Ainsi, pour décrire l’univers des sorciers, fera-t-il usage du sens de la fantaisie qu’on lui connaît en proposant dans Diagon Alley un mélange inattendu de percussions et de flûte à bec aux sonorités allant du médiéval au baroque, et de violon débridé qu’on croirait d’un Paganini tzigane ! Quant au thème associé à Hogwarts et à la maison Gryffindor, Hogwarts Forever!, sorte d’hymne aux accents pompeux très « vieille Angleterre » (certains y ont vu une référence à Edward Elgar), il est développé sur un mode presque parodique dans The Banquet et dans la seconde partie de Mr. Longbottom Flies, chaque fois que l’on a à faire au personnage burlesque de Neville. Pour finir, le comique étant toujours présent dans tout ce qui est lié à Hagrid, même son chien tricéphale, aussi effrayant soit-il, a droit à un morceau gentiment décalé : Fluffy’s Harp, qui oppose la lourdeur et l’aspect pataud du contrebasson à la grâce voluptueuse de la harpe, lors d’un duo insolite rappelant The Dialogue dans Close Encounters Of The Third Kind (Rencontres du Troisième Type).

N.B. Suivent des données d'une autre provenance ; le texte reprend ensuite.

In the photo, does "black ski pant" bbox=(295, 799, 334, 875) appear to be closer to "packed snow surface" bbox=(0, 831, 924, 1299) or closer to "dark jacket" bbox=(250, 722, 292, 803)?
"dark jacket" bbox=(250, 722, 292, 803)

Après cette longue mais jamais fastidieuse exploration du monde des sorciers, Williams se recentre sur l’action et sur l’aventure. A ce titre, le clou du spectacle est sans aucun doute The Quidditch Match, morceau-pivot de la partition, longue piste de plus de huit minutes marquée par un nouveau thème vigoureux, triomphal et instantanément séduisant, que l’on retrouve dans la suite Harry’s Wondrous World (au même titre que celui de Hogwarts, dans un registre plus noble et plus épique). Succédant à une ouverture très martiale fondée avant tout sur des percussions et des cordes très graves, ce thème constitue la solide charpente d’une pièce qui va ensuite s’orienter rapidement vers l’action échevelée, épousant à la perfection les multiples circonvolutions des balais, les poursuites, les descentes, les remontées, les loopings… Dense, frénétique et virtuose, The Quidditch Match contient évidemment tout ce qui fait le style de John Williams depuis des années et certains pourront trouver que là encore on ne s’éloigne pas assez de ce qu’on pouvait entendre dans les Star Wars ou les Indiana Jones, mais le résultat n’en demeure pas moins éblouissant. Notons que vers la fin du match, lorsque le balai d’Harry est possédé, on entend pour la première fois le thème de Voldemort, fait d’attaques de cuivres grinçants mêlés à des chœurs maléfiques, effet d’annonce suggérant que derrière le sorcier malveillant (Quirrell ou Snape ? on ne le sait pas encore !) se cache l’ombre du « Dark Lord » en personne. Ce thème apparaîtra également lorsqu’Harry et Draco exploreront la Forêt Interdite, mais cette scène n’est pas présente sur le disque.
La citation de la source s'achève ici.